Silvia Rampelli, laureata in Filosofia e docente del Master in Artiterapie all’Università Roma Tre, focalizza la sua riflessione sulla natura dell’atto performativo e sul dato umano come oggetto estetico-conoscitivo. Attiva nella creazione e in ambito teorico, formativo e sociale, fonda Habillé d’eau nel 2002 con la quale è prodotta dalla Biennale di Venezia, diretta da Romeo Castellucci, ed è presente nei maggiori festival italiani e in Francia, Bosnia, Stati Uniti, Polonia. Conduce seminari nell’ambito della danza performativa e di ricerca e laboratori in contesti di svantaggio.
Questo dialogo fa parte del progetto
Conversazioni scritte a cura di Lorenzo Donati, in collaborazione con Gabriele Drago e Jessica Imolesi, realizzato al festival Crisalide 2015.


Silvia Rampelli, Courtesy of

Courtesy of è un lavoro in video che arriva in un periodo in cui sei “a lato” delle scene.

Dopo il 2008 mi sono praticamente ritirata, non intravedevo le condizioni possibili per il mio lavoro. Or, spettacolo del 2012, è l’ultima creazione teatrale e Strutture elementari dell'azione è un esperimento concepito insieme a Romeo Castellucci nel 2014 e presentato all'Università di Roma. In realtà non ho mai smesso di lavorare, ma ho sempre messo davanti a tutto il tempo, il tempo necessario, e ora sempre di più, dal momento che non ho nessuna fretta di presentare al mondo qualcosa.
L'arte è per definizione uno spostamento di paradigma, nel teatro tutto ciò che non è paradigma è estromesso, la logica in atto è invertita. Non mi sento parte di questo mondo, di fatto non ne sono parte. È una difficoltà che non ferma la riflessione, l'acuisce.
Courtesy of è un video di 19 minuti per due figure: Franca Vorgnano, una signora con malattia di Parkinson, e Alessandra Cristiani, una danzatrice con la quale collaboro da sempre in Habillé d’eau. Nel 2013 Romeo Castellucci mi chiese se fosse possibile presentare al Malta Festival di Poznan qualcosa del lavoro che svolgo da anni con persone che hanno la malattia di Parkinson. Semplificando all’estremo, al livello motorio questa patologia comporta episodi di arresto involontario del movimento e - all’opposto - di movimento involontario.
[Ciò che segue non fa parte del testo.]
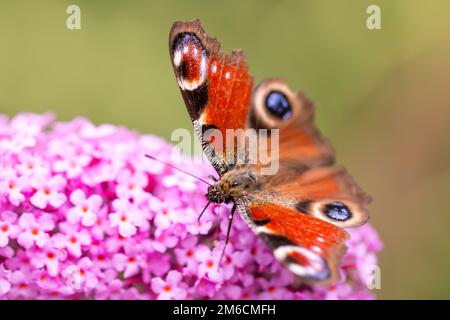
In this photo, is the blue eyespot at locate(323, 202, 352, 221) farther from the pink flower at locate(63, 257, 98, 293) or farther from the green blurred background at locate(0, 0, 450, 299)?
the green blurred background at locate(0, 0, 450, 299)

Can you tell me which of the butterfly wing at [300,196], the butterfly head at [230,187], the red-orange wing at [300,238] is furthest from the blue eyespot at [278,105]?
the red-orange wing at [300,238]

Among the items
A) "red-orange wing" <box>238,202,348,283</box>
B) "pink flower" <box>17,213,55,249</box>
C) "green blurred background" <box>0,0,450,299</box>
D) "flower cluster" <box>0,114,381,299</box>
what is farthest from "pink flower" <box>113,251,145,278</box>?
"green blurred background" <box>0,0,450,299</box>

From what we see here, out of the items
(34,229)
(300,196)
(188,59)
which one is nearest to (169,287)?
(34,229)

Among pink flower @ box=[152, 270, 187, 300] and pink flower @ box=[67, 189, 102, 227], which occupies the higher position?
pink flower @ box=[67, 189, 102, 227]

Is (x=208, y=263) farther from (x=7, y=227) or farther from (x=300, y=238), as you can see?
(x=7, y=227)

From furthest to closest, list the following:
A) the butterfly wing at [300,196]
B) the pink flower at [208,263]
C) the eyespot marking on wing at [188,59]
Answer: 1. the eyespot marking on wing at [188,59]
2. the pink flower at [208,263]
3. the butterfly wing at [300,196]

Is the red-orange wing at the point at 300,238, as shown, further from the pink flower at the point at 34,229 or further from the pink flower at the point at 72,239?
the pink flower at the point at 34,229
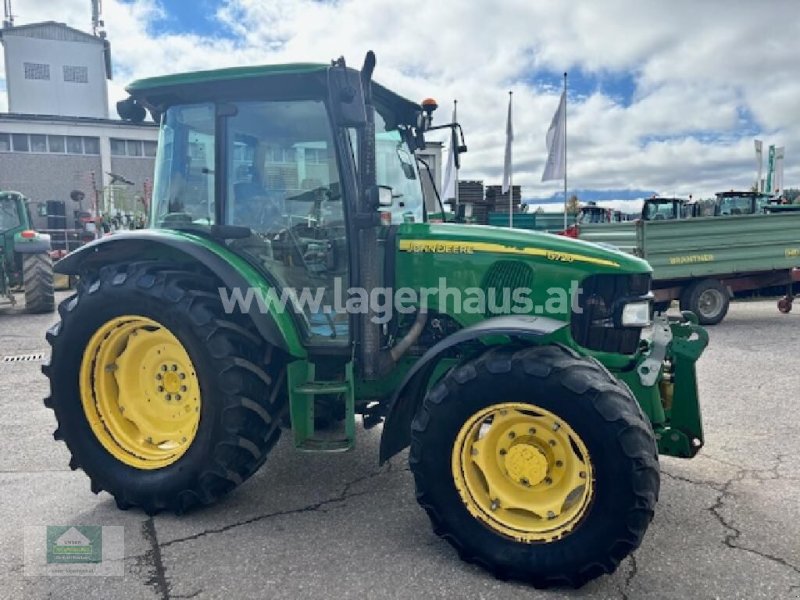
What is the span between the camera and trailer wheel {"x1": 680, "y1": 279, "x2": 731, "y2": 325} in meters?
9.47

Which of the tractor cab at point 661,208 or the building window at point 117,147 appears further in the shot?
the building window at point 117,147

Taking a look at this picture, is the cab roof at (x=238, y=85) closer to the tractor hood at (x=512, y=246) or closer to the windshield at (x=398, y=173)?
the windshield at (x=398, y=173)

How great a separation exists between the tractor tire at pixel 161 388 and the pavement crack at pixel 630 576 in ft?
6.08

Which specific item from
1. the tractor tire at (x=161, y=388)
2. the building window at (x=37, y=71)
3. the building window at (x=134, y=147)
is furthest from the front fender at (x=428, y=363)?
the building window at (x=37, y=71)

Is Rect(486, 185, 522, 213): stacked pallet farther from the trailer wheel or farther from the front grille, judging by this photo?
the front grille

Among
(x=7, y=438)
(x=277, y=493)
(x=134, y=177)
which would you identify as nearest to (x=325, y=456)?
(x=277, y=493)

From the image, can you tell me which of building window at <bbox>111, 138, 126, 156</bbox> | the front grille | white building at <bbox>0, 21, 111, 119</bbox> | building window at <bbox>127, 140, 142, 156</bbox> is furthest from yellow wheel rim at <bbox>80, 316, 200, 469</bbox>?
white building at <bbox>0, 21, 111, 119</bbox>

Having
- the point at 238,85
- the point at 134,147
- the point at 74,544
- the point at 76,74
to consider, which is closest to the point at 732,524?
the point at 74,544

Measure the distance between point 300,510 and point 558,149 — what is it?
40.2ft

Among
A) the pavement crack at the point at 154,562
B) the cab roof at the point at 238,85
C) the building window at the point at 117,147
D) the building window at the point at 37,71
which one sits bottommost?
the pavement crack at the point at 154,562

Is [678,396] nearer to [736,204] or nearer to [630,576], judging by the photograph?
[630,576]

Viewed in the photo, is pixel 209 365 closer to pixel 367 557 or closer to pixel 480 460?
pixel 367 557

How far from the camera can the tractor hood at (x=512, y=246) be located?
319 centimetres

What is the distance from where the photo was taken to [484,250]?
3275mm
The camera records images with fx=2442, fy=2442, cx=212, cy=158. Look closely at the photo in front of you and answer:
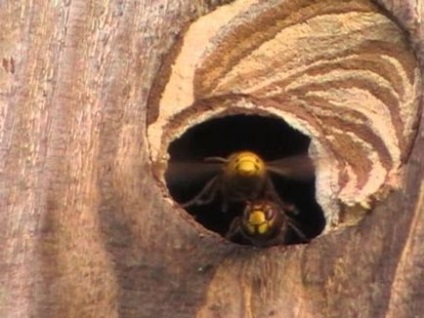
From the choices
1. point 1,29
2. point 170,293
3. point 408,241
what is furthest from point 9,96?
point 408,241

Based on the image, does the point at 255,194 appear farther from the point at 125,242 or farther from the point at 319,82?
the point at 125,242

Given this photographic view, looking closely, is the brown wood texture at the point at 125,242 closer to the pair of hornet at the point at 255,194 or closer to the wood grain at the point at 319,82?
the wood grain at the point at 319,82

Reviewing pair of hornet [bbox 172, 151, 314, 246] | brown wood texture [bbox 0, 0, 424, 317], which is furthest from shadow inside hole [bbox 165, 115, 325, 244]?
brown wood texture [bbox 0, 0, 424, 317]

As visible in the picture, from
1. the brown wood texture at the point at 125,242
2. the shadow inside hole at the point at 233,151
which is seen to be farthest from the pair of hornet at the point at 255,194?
the brown wood texture at the point at 125,242

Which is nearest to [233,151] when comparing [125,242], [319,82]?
[319,82]

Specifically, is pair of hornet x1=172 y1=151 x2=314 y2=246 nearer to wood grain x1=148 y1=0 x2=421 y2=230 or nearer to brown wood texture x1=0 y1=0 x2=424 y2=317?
wood grain x1=148 y1=0 x2=421 y2=230

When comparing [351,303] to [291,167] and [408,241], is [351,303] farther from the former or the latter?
[291,167]
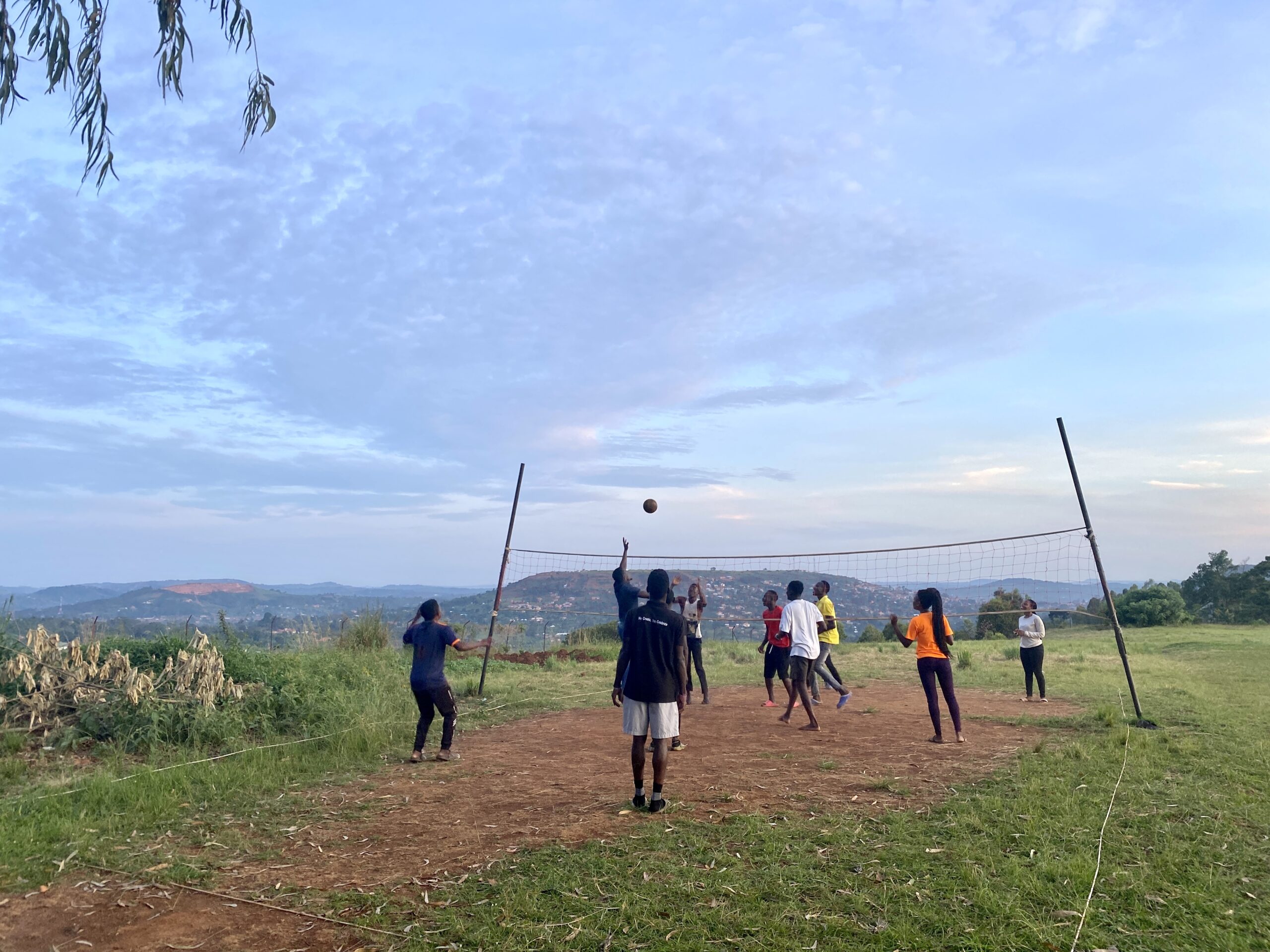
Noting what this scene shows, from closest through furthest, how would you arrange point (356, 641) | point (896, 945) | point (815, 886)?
1. point (896, 945)
2. point (815, 886)
3. point (356, 641)

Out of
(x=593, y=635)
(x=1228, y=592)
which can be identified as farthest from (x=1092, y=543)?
(x=1228, y=592)

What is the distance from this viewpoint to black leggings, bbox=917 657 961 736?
859cm

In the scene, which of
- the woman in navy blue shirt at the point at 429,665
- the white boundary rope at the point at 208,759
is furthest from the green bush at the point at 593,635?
the woman in navy blue shirt at the point at 429,665

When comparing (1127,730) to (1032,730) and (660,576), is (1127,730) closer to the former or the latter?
(1032,730)

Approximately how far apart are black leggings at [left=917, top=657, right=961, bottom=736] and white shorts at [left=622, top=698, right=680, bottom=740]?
3.65 meters

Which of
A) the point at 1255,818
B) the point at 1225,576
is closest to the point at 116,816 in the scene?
the point at 1255,818

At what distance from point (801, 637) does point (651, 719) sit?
12.5 feet

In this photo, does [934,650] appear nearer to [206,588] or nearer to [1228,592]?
[1228,592]

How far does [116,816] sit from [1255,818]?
8.30 meters

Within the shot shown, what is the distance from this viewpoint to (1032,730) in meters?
9.48

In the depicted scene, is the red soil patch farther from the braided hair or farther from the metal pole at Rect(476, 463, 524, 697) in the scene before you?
the braided hair

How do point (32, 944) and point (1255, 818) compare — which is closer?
point (32, 944)

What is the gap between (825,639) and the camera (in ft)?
36.5

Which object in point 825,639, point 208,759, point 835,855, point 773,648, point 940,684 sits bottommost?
point 835,855
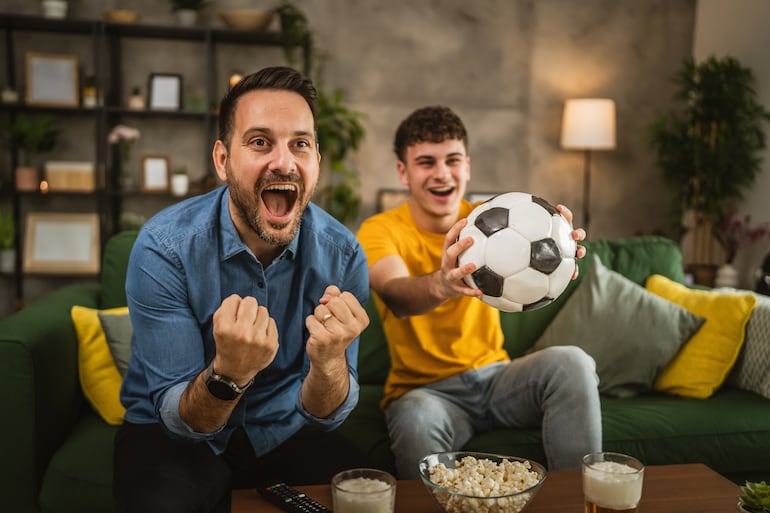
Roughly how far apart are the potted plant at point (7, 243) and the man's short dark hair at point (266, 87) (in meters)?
3.19

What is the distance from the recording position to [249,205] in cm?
146

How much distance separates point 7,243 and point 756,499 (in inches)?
165

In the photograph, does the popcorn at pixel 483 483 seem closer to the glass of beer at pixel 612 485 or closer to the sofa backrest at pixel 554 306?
the glass of beer at pixel 612 485

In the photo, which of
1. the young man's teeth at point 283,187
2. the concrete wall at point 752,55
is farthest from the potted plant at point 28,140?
the concrete wall at point 752,55

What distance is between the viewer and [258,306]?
4.24 ft

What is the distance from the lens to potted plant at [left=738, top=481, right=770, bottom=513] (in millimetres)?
1074

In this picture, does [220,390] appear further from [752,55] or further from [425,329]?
[752,55]

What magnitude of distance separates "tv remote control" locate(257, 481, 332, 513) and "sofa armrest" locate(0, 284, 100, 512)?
726 millimetres

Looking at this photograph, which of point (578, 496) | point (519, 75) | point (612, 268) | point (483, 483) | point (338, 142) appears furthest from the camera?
point (519, 75)

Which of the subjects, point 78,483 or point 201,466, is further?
point 78,483

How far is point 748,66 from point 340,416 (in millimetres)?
3960

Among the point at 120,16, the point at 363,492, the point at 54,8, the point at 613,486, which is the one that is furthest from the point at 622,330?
the point at 54,8

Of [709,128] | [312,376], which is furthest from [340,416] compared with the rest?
[709,128]

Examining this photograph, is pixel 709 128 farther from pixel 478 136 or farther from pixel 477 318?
pixel 477 318
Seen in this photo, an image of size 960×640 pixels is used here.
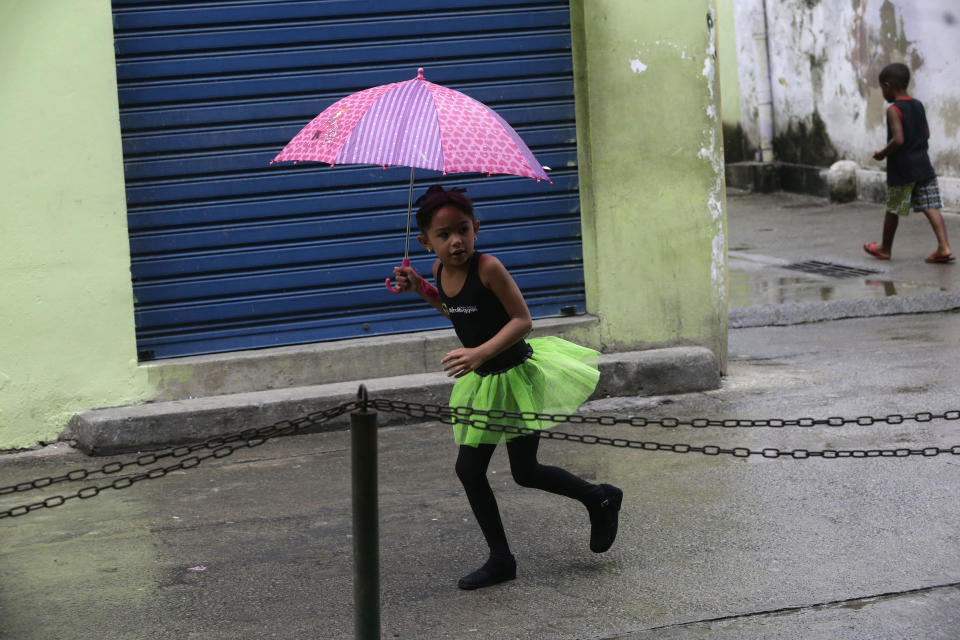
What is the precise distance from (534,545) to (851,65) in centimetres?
1395

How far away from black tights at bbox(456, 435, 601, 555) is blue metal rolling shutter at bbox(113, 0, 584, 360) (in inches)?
126

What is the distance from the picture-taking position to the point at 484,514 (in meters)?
4.80

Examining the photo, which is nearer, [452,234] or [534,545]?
[452,234]

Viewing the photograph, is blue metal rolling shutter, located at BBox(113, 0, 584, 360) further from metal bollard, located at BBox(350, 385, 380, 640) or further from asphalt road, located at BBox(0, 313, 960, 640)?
metal bollard, located at BBox(350, 385, 380, 640)

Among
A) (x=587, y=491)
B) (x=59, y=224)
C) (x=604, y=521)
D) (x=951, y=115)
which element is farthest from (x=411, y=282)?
(x=951, y=115)

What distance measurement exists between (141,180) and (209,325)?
3.20ft

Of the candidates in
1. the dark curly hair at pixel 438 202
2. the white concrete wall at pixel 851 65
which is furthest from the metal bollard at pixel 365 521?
the white concrete wall at pixel 851 65

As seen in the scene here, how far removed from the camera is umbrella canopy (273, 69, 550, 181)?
15.3ft

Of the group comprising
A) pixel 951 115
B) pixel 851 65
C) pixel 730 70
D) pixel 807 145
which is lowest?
pixel 807 145

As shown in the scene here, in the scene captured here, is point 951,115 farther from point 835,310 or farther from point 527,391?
point 527,391

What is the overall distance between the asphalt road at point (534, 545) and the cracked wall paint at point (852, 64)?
29.8 ft

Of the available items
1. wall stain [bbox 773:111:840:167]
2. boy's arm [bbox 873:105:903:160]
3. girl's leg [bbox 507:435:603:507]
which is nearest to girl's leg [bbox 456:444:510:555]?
girl's leg [bbox 507:435:603:507]

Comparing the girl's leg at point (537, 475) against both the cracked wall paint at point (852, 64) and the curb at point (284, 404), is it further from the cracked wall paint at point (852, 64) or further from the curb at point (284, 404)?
the cracked wall paint at point (852, 64)

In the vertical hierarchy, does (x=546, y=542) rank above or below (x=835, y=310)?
below
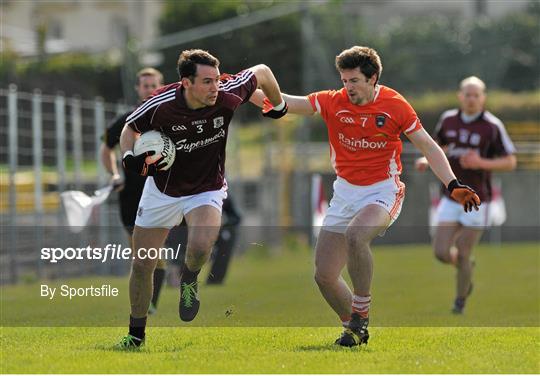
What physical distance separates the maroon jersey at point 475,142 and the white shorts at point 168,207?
511cm

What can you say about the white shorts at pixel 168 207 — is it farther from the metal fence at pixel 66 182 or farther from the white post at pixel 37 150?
the white post at pixel 37 150

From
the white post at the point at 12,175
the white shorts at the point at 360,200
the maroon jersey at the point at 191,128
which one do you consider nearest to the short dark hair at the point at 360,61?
the maroon jersey at the point at 191,128

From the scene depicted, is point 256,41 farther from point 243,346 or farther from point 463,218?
point 243,346

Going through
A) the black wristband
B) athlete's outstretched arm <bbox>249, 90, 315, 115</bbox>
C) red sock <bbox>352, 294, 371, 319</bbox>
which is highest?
athlete's outstretched arm <bbox>249, 90, 315, 115</bbox>

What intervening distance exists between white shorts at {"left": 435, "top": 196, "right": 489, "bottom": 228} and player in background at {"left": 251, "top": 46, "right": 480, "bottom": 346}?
387cm

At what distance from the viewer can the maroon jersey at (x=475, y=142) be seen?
13414 millimetres

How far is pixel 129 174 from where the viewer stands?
12.8 metres

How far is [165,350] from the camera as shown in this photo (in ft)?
28.1

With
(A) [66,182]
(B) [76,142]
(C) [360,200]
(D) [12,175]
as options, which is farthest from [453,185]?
(B) [76,142]

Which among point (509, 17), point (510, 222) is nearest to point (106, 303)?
point (510, 222)

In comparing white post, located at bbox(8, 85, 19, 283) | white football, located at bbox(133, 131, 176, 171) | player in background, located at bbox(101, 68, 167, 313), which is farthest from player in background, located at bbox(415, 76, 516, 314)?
white post, located at bbox(8, 85, 19, 283)

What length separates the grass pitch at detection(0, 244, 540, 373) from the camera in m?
7.84

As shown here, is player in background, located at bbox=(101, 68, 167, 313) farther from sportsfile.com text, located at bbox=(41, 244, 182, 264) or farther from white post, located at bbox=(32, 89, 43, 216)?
white post, located at bbox=(32, 89, 43, 216)

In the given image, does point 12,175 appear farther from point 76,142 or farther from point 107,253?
point 107,253
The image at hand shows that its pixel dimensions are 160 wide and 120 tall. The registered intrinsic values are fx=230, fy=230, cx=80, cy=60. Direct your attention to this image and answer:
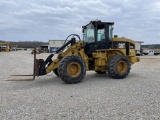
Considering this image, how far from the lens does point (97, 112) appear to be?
586 cm

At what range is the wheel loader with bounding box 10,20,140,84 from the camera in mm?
10297

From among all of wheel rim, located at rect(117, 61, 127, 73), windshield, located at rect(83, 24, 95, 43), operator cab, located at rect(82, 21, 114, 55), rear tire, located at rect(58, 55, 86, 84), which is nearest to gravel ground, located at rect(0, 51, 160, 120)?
rear tire, located at rect(58, 55, 86, 84)

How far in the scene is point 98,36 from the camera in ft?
37.6

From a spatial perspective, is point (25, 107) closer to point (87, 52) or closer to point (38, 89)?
point (38, 89)

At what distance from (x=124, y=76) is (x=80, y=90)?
11.9 ft

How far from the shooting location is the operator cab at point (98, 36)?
11.3m

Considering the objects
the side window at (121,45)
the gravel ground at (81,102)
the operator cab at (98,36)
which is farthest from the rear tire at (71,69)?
the side window at (121,45)

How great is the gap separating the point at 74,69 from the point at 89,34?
2327 mm

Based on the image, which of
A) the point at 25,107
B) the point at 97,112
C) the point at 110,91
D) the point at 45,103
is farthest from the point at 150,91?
the point at 25,107

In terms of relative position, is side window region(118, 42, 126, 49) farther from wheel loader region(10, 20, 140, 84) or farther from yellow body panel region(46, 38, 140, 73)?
yellow body panel region(46, 38, 140, 73)

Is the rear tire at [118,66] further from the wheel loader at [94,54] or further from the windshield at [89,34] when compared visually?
the windshield at [89,34]

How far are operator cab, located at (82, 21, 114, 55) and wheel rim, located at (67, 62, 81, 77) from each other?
5.26 feet

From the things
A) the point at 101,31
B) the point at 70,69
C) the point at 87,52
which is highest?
the point at 101,31

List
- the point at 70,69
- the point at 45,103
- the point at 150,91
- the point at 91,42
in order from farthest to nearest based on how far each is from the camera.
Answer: the point at 91,42
the point at 70,69
the point at 150,91
the point at 45,103
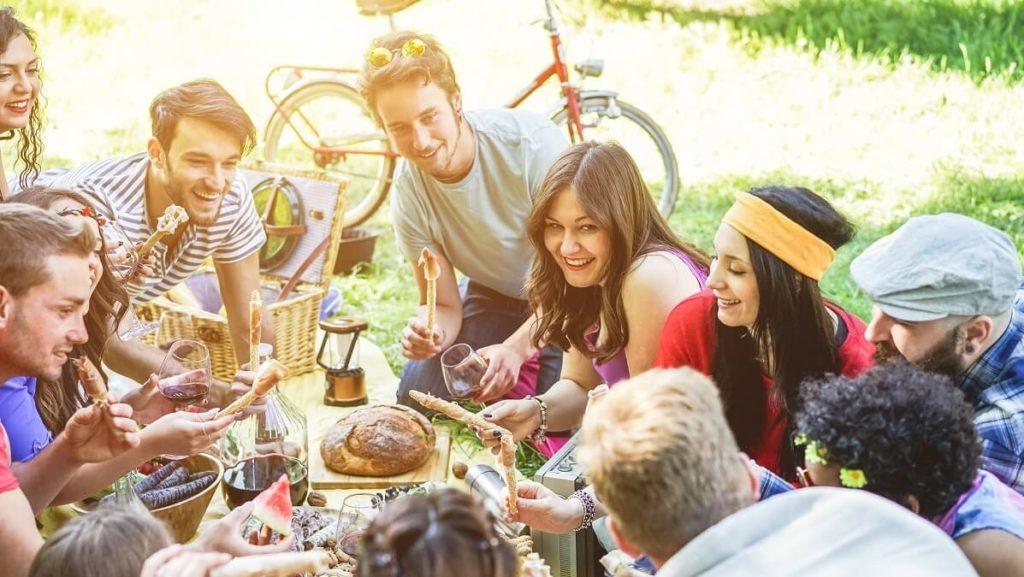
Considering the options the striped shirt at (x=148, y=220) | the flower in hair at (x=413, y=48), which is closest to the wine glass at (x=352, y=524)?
the striped shirt at (x=148, y=220)

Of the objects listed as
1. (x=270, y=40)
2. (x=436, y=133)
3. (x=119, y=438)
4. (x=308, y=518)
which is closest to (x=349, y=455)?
(x=308, y=518)

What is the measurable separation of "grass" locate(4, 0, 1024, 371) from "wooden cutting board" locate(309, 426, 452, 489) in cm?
266

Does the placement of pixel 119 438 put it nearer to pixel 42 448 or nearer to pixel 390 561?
pixel 42 448

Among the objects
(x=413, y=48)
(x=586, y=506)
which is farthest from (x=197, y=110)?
(x=586, y=506)

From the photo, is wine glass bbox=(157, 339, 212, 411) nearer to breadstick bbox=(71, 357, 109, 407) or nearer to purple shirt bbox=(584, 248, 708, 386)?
breadstick bbox=(71, 357, 109, 407)

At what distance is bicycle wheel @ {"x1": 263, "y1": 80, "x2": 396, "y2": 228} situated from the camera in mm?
6977

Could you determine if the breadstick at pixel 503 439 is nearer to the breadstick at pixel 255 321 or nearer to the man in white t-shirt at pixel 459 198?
the breadstick at pixel 255 321

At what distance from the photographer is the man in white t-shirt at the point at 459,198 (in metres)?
3.68

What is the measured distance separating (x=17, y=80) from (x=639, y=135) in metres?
5.29

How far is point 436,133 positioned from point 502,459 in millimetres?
1613

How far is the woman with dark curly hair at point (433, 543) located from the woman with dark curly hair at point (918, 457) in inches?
32.2

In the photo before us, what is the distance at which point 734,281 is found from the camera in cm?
281

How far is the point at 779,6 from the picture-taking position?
9.66m

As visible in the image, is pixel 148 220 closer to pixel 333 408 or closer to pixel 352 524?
pixel 333 408
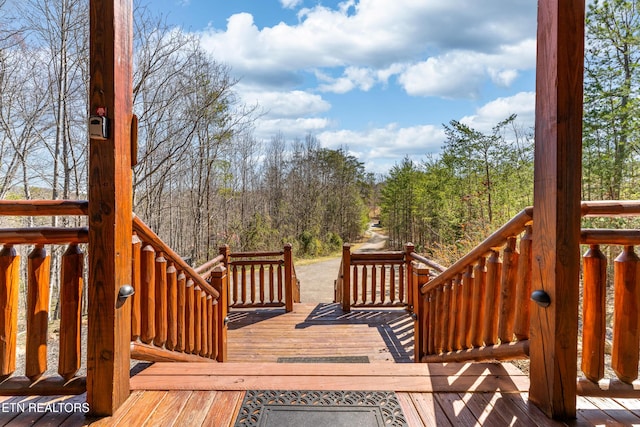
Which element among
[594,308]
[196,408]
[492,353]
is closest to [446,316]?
[492,353]

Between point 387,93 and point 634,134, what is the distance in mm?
7286

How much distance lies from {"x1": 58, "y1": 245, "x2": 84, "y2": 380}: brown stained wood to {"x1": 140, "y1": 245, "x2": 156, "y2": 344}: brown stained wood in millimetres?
329

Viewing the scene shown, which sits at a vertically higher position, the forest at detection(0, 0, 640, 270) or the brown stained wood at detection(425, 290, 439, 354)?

Inoltre le persone vivono fasi “on”, quando l’effetto dei farmaci riesce a contenere almeno in parte i sintomi, e fasi “off”. Con queste problematiche non potevo pensare di andare in Polonia, così siamo arrivati all’idea di un video. Il tema del festival era il rapporto uomo/macchina, non prettamente inerente al lavoro che sviluppo. Ho dunque inteso per “macchina”, la macchina corpo, il meccanismo corporeo. Il parkinsonismo è una condizione con valenza metaforica, nella quale l’uomo si trova manifestamente in balìa di una macchina: il corpo è vissuto come una gabbia, un motore senza governo, il tempo del corpo si separa dal tempo della coscienza, producendo uno sfasamento temporale che mina la dimensione identitaria. Il corpo è una macchina che ci trascende e che tuttavia noi “siamo”. L'essere umano è degenerativo: in questo senso il Parkinson è metaforico, simboleggia una crisi che ognuno è chiamato ad attraversare. Penso che misurarsi con questo tema sia profondamente reale.
Naturalmente tutto questo nel video non c’è. Courtesy of è la ripresa di un esercizio eseguito solo quella volta, da due persone che si sono incontrate unicamente quella volta. Mette in campo un'azione semplice: camminare, sedersi, alzarsi. È un lavoro sul tempo, sulla processualità dell'atto, sull’involontarietà del corpo. Manifesta una questione ontologica, il tempo come trascendenza.
È un video povero dal punto di vista della realizzazione tecnica. Credo però che mostri molto. Recentemente ho voluto che fosse questo lavoro a rappresentare il percorso di Habillé d'eau in un contesto pubblico.
Nel tempo, negli anni, mi è diventato chiaro quanto, fuori da ogni retorica, la mia pratica artistica non differisca dai percorsi che conduco nei contesti terapeutici. La terapeuticità consiste nell’attuazione di processi trasformativi e il mio compito come conduttore sta nel creare le condizioni perché la persona possa vivere un'esperienza trasformativa, possa – attraverso l’esercizio – modificare e riorganizzare la percezione di sé. La riorganizzazione percettiva è un'esperienza estetica e ciò che viene posto in essere di fatto – senza alcuna strumentalizzazione dei fenomeni di disagio – è un processo artistico, non nel senso del prodotto, ma dell’approccio metodologico.
Dal punto di vista dei processi, vengono sollecitate dinamiche che incontro anche nel lavoro di creazione con Habillé d’eau. In Courtesy of Franca e Alessandra avevano ricevuto indicazioni esatte e allo stesso tempo “deboli”: la mia domanda riguardava la focalizzazione di alcuni minimi accadimenti organici e lasciava improvvisativamente aperta la possibilità di accogliere e amplificare queste modificazioni. Quello che si vede nel video non è altro che una risposta concreta – performativa – alla domanda posta. È un processo che credo possa avvenire in qualunque condizione, in ogni contesto, se la domanda è posta in modo corretto.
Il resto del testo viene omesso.